In general, the effects associated with the AS noise can be divided into peri-stimulus and post-stimulus effects. During the AS noise (I2 and I3), the spike rate was substantially increased when compared to the ES-only condition. In contrast to the synchronous spiking in response to the ES pulse train, the additional activity evoked by the AS noise consisted of randomly timed spikes thereby increasing jitter and decreasing VS. Following the AS offset (I4), the transient off-suppression of spontaneous spiking in the AS model caused an opposite effect. Spike rates in the electric + acoustic condition were now decreased relative to the electric-only condition, while the absence of the randomly timed spontaneous activity enhanced the synchronicity between spikes. The off-suppression declined with increasing time distance from the AS offset and all measures recovered to their pre-masking state in I5 or I6. This general qualitative behavior was reflected in both model variants as well as the experimental data. Quantitative differences between predictions and data were mainly restricted to two time frames. First, the spike rate in response to the AS noise and especially the strong AS onset response in I2 was underestimated by the coupled EAS model but not by the uncoupled EAS model. Secondly, the predicted recovery from the off-suppression visible in the post-stimulus intervals I4–I6 was slower than reported from the experimental data. For interval I5, the models predicted considerable deviations in jitter and VS between the electric + acoustic and the electric-only conditions, whereas the experimental data at that time showed almost complete recovery from the offset effects. Comparable recovery was predicted by the EAS models for the additional interval I6, showing that the recovery of the EAS models was roughly 100 ms slower than the experimental measurements.

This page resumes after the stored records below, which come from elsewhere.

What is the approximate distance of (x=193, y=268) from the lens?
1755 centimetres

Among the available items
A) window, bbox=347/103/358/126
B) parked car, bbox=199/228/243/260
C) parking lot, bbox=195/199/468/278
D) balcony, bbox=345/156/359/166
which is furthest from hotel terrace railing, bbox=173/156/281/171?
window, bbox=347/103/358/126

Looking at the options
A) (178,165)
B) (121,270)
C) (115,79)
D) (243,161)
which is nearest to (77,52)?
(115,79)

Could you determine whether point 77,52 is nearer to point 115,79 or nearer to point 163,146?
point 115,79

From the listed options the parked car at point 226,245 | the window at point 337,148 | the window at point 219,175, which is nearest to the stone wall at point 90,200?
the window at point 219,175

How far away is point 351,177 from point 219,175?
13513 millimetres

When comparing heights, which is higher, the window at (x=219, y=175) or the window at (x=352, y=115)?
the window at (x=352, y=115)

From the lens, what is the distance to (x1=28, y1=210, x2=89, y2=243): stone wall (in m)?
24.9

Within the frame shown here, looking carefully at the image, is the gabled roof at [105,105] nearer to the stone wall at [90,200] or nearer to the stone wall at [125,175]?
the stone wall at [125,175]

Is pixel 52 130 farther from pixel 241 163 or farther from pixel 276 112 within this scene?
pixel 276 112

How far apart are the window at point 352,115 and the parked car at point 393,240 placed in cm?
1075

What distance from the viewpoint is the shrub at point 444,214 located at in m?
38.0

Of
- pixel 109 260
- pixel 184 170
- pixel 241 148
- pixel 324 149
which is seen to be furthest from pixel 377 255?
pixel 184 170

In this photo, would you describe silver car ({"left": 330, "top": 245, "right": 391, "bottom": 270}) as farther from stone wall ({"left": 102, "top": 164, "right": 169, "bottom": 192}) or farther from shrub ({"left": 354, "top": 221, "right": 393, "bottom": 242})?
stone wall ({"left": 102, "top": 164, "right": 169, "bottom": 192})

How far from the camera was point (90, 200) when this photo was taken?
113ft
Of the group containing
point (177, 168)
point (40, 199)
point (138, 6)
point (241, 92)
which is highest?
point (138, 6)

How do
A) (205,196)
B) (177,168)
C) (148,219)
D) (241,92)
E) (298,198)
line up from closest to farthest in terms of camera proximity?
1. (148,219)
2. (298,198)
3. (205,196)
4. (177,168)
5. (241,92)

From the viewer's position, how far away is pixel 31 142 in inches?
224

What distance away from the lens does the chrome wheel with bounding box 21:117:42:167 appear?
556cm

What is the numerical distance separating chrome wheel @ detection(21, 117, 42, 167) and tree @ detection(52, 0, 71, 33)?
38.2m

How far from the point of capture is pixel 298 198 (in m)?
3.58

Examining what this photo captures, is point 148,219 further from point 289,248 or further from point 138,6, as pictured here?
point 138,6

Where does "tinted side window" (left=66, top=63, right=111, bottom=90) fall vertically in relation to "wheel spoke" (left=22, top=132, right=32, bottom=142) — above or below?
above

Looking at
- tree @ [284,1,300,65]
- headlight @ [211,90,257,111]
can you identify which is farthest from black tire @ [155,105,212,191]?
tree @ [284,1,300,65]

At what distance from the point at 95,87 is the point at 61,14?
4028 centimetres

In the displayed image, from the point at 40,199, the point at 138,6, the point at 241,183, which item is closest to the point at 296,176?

The underestimation of the onset response in interval I2 by the coupled EAS model may have several reasons. Parametric simulations were performed to investigate the effects of (i) increasing the AS stimulation level, (ii) decreasing the impairment of IHCs and OHCs, and (iii) shortening the onset interval I2. Appendix 4 shows that these three parameters can affect the predicted responses of the coupled EAS model to better match the experimental data but that none of the effects examined can by themselves explain the complete difference.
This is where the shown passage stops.